Çınar Şefkat Der HÜDA PAR’a yapılan saldırıları lanetledi

Çınar Şefkat Der HÜDA PAR’a yapılan saldırıları lanetledi

Çınar’da faaliyet gösteren Çınar Şefkat Der yaptığı yazılı basın açıklamasıyla Lice’deki barbar saldırıyı lanetledi.

Çınar’da faaliyet gösteren Çınar Eğitim Kültür Yardımlaşma ve Dayanışma Derneği Çınar Şefkat Der, son dönemlerde HÜDA PAR’a yönelik yoğunlaşan PKK/BDP kaynaklı saldırıları şiddetle lanetledi.

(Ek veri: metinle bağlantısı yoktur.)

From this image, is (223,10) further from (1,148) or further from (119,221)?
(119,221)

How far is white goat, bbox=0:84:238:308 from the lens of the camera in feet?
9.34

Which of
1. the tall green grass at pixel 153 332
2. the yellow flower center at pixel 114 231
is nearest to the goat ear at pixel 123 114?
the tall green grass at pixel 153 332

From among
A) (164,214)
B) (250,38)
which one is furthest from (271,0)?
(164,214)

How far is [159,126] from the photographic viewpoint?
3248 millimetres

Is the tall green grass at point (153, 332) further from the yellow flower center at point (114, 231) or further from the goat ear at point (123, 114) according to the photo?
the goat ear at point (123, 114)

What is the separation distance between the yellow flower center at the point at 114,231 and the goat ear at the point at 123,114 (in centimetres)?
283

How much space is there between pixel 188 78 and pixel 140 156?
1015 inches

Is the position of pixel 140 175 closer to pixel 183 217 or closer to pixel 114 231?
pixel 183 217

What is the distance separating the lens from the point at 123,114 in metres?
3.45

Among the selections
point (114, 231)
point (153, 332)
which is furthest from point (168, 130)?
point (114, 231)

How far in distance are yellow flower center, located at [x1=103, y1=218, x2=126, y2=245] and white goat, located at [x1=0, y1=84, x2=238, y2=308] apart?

Çınar Şefkat Der'in yaptığı yazılı Basın Açıklamasının tamamı...

 

                               Halkımıza ve Kamuyona

Son zamanlarda yine azgınlaşan PKK/BDP’li karanlık çeteler, HÜDA PAR ve İslami STK’lara yaptıkları barbarca saldırılarla, yine gerçek hain yüzlerini göstermeye başlamışlardır. Şiddetten, kandan ve zorbalıktan başka sermayeleri olmayan bu karanlık yapı, Kürdistan’ı ve Kürd halkını yine şiddet sarmalı içine sokarak bundan nemalanmak istemektedir.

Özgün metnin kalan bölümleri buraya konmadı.